When this library is used as a primary analytical tool, include in the report's
Software & Tools references:

> Seabold, S. & Perktold, J. (2010). "Statsmodels: Econometric and Statistical Modeling with Python." *Proceedings of the 9th Python in Science Conference*.

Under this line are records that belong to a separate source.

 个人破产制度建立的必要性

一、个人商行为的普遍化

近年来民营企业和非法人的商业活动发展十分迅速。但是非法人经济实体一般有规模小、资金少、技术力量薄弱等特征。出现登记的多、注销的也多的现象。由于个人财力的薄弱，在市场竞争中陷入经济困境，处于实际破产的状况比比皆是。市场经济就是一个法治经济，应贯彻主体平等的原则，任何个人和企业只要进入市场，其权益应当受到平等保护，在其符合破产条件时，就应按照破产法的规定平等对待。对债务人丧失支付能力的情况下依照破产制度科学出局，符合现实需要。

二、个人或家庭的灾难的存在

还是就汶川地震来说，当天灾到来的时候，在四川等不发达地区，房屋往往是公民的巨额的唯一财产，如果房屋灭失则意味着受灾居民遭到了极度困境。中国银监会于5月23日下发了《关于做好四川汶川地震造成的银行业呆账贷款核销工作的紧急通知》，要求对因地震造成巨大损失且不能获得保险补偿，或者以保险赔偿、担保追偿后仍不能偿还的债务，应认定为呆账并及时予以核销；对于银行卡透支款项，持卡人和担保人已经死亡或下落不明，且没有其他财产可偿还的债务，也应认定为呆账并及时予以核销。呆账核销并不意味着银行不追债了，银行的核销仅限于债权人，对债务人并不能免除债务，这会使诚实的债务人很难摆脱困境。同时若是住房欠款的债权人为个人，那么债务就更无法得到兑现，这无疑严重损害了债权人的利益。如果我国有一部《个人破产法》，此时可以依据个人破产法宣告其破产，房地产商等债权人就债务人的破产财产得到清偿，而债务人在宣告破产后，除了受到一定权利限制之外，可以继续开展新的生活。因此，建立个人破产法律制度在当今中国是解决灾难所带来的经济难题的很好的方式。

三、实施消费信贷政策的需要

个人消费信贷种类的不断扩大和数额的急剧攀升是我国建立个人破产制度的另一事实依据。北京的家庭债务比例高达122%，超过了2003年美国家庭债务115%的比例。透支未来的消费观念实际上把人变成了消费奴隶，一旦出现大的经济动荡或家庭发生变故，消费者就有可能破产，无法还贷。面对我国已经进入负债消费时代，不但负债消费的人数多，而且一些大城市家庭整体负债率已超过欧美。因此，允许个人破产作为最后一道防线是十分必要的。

**Cite when:** statsmodels is used for GLM estimation, time series modeling, or statistical hypothesis testing central to the analysis.
**Do not cite when:** Only used for post-estimation diagnostics supporting another library's primary estimation.

For method-specific citations (e.g., individual estimators or techniques),
consult the reference files in this skill and `agent_reference/CITATION_REFERENCE.md`.